Data extracted from a collection
☆ ☆ ☆ ☆ ☆ ☆ ☆

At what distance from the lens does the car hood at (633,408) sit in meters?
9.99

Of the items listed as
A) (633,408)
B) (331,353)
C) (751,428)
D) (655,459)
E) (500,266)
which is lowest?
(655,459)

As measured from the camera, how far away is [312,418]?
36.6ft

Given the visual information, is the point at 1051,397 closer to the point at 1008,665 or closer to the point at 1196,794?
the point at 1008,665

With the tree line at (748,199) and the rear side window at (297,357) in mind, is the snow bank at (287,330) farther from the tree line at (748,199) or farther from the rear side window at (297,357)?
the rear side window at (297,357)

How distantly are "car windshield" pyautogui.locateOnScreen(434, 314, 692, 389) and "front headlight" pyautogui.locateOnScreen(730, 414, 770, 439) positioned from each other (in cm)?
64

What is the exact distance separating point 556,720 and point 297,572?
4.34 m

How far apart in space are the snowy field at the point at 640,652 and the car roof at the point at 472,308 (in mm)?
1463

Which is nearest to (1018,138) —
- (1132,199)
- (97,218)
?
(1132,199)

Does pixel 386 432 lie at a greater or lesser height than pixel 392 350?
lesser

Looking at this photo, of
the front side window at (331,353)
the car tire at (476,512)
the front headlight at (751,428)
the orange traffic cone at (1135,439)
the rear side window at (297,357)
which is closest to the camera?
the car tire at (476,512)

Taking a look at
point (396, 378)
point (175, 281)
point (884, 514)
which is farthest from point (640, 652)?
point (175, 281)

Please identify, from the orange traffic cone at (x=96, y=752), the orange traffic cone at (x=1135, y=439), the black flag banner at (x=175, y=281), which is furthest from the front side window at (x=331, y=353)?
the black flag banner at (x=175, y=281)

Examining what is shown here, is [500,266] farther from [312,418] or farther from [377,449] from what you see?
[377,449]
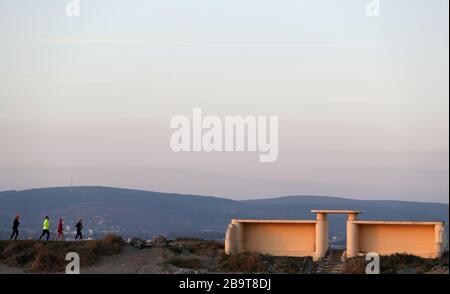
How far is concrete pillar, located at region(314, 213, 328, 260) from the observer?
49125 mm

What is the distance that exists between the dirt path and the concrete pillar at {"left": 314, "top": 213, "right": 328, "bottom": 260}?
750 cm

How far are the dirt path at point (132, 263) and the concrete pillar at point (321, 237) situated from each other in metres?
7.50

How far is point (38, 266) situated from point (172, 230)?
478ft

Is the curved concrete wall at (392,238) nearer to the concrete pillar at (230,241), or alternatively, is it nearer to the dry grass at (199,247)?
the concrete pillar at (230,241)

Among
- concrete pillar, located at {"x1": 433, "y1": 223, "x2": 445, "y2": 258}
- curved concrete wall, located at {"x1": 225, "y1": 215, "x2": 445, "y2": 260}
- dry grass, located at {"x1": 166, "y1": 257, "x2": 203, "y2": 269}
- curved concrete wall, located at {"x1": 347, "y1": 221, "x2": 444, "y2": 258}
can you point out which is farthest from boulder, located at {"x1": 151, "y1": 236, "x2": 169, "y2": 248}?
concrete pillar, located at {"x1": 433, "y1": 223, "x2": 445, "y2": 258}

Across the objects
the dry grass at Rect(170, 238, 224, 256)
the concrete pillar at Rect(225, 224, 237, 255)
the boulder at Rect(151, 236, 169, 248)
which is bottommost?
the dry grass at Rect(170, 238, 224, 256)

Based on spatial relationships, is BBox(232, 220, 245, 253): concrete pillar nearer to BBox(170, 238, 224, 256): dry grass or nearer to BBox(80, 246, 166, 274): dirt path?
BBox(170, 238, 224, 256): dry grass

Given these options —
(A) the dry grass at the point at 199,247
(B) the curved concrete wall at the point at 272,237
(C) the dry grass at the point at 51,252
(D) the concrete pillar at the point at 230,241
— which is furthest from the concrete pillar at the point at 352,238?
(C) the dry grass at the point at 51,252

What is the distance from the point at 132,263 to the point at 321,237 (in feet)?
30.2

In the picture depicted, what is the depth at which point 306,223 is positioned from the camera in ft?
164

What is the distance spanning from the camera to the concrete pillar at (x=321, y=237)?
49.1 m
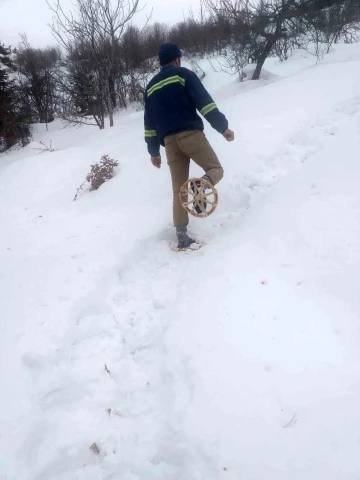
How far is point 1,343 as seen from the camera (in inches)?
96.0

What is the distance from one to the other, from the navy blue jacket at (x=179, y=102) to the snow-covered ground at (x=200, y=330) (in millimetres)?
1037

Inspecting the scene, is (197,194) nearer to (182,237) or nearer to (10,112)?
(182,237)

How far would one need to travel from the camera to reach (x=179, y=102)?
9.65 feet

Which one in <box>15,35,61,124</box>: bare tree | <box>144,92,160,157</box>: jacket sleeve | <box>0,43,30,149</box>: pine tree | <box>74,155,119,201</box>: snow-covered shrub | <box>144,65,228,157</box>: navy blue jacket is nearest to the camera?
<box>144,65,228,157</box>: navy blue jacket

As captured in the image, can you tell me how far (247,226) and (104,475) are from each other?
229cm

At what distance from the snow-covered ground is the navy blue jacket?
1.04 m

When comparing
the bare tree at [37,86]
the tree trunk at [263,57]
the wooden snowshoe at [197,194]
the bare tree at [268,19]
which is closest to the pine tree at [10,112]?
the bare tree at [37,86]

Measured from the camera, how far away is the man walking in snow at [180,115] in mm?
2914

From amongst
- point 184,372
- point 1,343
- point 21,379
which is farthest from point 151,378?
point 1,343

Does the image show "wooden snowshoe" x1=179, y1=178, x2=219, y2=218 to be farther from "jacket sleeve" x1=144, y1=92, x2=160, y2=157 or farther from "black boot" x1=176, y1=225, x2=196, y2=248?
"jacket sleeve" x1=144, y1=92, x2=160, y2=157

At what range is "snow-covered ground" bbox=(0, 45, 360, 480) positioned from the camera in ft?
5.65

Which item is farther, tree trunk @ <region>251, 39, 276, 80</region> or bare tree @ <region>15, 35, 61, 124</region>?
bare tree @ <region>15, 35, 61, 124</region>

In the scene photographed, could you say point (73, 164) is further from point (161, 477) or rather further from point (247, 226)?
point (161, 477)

☆ ☆ ☆ ☆ ☆ ☆ ☆

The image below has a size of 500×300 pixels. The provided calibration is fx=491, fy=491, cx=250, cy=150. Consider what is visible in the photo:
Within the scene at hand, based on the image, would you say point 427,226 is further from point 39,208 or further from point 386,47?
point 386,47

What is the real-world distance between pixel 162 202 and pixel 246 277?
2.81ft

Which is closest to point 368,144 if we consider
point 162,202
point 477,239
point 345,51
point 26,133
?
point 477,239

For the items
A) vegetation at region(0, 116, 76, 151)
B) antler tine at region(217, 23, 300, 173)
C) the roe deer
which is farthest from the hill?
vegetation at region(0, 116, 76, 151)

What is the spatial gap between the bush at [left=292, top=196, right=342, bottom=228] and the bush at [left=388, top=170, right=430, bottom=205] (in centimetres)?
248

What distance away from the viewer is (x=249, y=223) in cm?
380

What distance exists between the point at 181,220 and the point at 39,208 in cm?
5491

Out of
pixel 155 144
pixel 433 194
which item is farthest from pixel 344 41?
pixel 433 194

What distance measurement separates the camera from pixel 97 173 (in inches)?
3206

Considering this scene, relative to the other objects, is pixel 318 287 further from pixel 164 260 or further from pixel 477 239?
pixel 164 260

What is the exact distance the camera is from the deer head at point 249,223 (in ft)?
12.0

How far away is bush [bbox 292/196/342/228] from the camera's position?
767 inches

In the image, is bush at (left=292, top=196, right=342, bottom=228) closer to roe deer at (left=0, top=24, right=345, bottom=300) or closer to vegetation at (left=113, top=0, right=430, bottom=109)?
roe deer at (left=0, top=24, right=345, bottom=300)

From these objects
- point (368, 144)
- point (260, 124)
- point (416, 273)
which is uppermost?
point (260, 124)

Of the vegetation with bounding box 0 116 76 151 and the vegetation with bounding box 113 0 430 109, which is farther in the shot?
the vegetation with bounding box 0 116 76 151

☆ ☆ ☆ ☆ ☆ ☆ ☆

§ **Task requirements**
Select every row line that contains the word "pine", and copy each one out. Case counts.

§ **Output of the exercise**
Which one in <box>15,35,61,124</box>: bare tree | <box>144,92,160,157</box>: jacket sleeve | <box>0,43,30,149</box>: pine tree | <box>74,155,119,201</box>: snow-covered shrub | <box>144,65,228,157</box>: navy blue jacket is nearest to the camera?
which is closest to the pine tree at [10,112]?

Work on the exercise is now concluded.